Daher, so die Schlussfolgerung der Bundesbehörde, sei anzunehmen, dass über die Coronapandemie hinaus auch künftig andere gesellschaftliche Krisensituationen von Angehörigen des Phänomenbereichs dazu genutzt würden, „um staatliche Stellen und politisch Verantwortliche herabzusetzen“. 

In Betracht sei etwa die verstärkte Thematisierung der politischen Maßnahmen zur Bewältigung des Klimawandels zu ziehen. Durch anhaltende kritische Äußerungen könne „einem Verlust des Vertrauens der Bevölkerung in die Funktionsfähigkeit des demokratischen Staates Vorschub geleistet werden“.

Staat überschreitet Grenzen

Definiert wird der Begriff „Delegitimierung“ im Übrigen nicht. Wie er auszulegen ist, bleibt somit im Ermessensspielraum von Ministerin Faeser oder des Verfassungsschutzes. 

Nach Ansicht eines Juristen, der nicht genannt werden möchte, ist dieser neue Phänomenbereich verfassungswidrig. Der rechtliche Rahmen für die Beobachtung von Bestrebungen oder Einzelpersonen wird durch das Bundesverfassungsschutzgesetz vorgegeben. Entscheidend sei Paragraf 3, in dem es auf die Gefährdung der freiheitlich-demokratischen Grundordnung ankomme.

Die sogenannten „Phänomenbereiche“ seien Arbeitsbegriffe, die aus dieser gesetzlichen Grundlage abgeleitet würden. Daher benötigten sie auch keine Zustimmung des Parlaments. Die vom Verfassungsschutz verwendeten Phänomenbereiche dürften allerdings nicht über den gesetzlichen Rahmen hinausgehen. Ein Phänomenbereich, der auch Bestrebungen erfasse, die nicht die gesetzlichen Voraussetzungen im genannten Paragrafen erfüllen, sei daher rechtswidrig. Bei der „verfassungsschutzrelevanten Delegitimierung des Staates“ werde diese Grenze überschritten. 

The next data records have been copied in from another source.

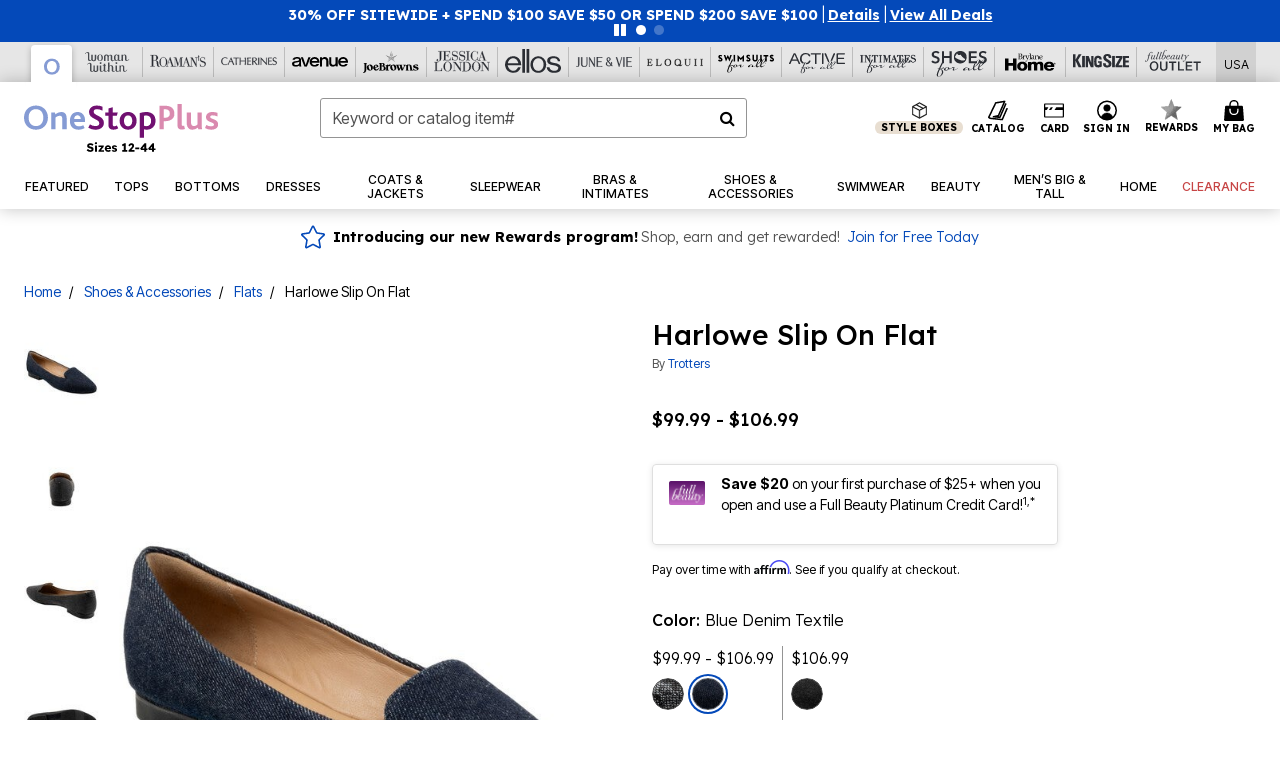

--- FILE ---
content_type: text/javascript; charset=utf-8
request_url: https://p.cquotient.com/pebble?tla=bbkt-oss&activityType=viewPage&callback=CQuotient._act_callback0&cookieId=be7klEcX0N4hcUdH2JbaY7gwWU&realm=BBKT&siteId=oss&instanceType=prd&referrer=&currentLocation=https%3A%2F%2Fwww.onestopplus.com%2Fproducts%2Fharlowe-slip-on-flat%2F1035880.html&ls=true&_=1768737181566&v=v3.1.3&fbPixelId=__UNKNOWN__&json=%7B%22cookieId%22%3A%22be7klEcX0N4hcUdH2JbaY7gwWU%22%2C%22realm%22%3A%22BBKT%22%2C%22siteId%22%3A%22oss%22%2C%22instanceType%22%3A%22prd%22%2C%22referrer%22%3A%22%22%2C%22currentLocation%22%3A%22https%3A%2F%2Fwww.onestopplus.com%2Fproducts%2Fharlowe-slip-on-flat%2F1035880.html%22%2C%22ls%22%3Atrue%2C%22_%22%3A1768737181566%2C%22v%22%3A%22v3.1.3%22%2C%22fbPixelId%22%3A%22__UNKNOWN__%22%7D
body_size: 269
content:
/**/ typeof CQuotient._act_callback0 === 'function' && CQuotient._act_callback0([{"k":"__cq_uuid","v":"be7klEcX0N4hcUdH2JbaY7gwWU","m":34128000},{"k":"__cq_seg","v":"0~0.00!1~0.00!2~0.00!3~0.00!4~0.00!5~0.00!6~0.00!7~0.00!8~0.00!9~0.00","m":2592000}]);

Ex-Bild-Chef Julian Reichelt kommentiert die Pläne von Innenministerium und Verfassungsschutz in seinem Video wie folgt: „Ein Staat, der ein solches Monstrum schafft, hat Angst vor seinen eigenen Bürgern. Und vor einer Regierung, die ein solches Monstrum einsetzt, muss man als Bürger Angst haben.“

Dem rechtsextremen Milieu ordnet der Verfassungsschutz unter anderem auch das Magazin Compact des Verlegers Jürgen Elsässer hinzu. Auf Seite 98 des Berichts heißt es dazu unter anderem, dass das Magazin sich im Umfeld des Widerstands verorte und auch „von anderen Akteuren der Neuen Rechten (…) wahrgenommen wird“. Das Magazin bediene sich einer „Widerstands- und Revolutionsrhetorik“, indem es die Bundesregierung als „zu stürzendes Regime“ darstelle. Geschichtsrevisionistische Inhalte und „antisemitisch konnotierte Verschwörungstheorien“ ergänzten die Compact-Agenda.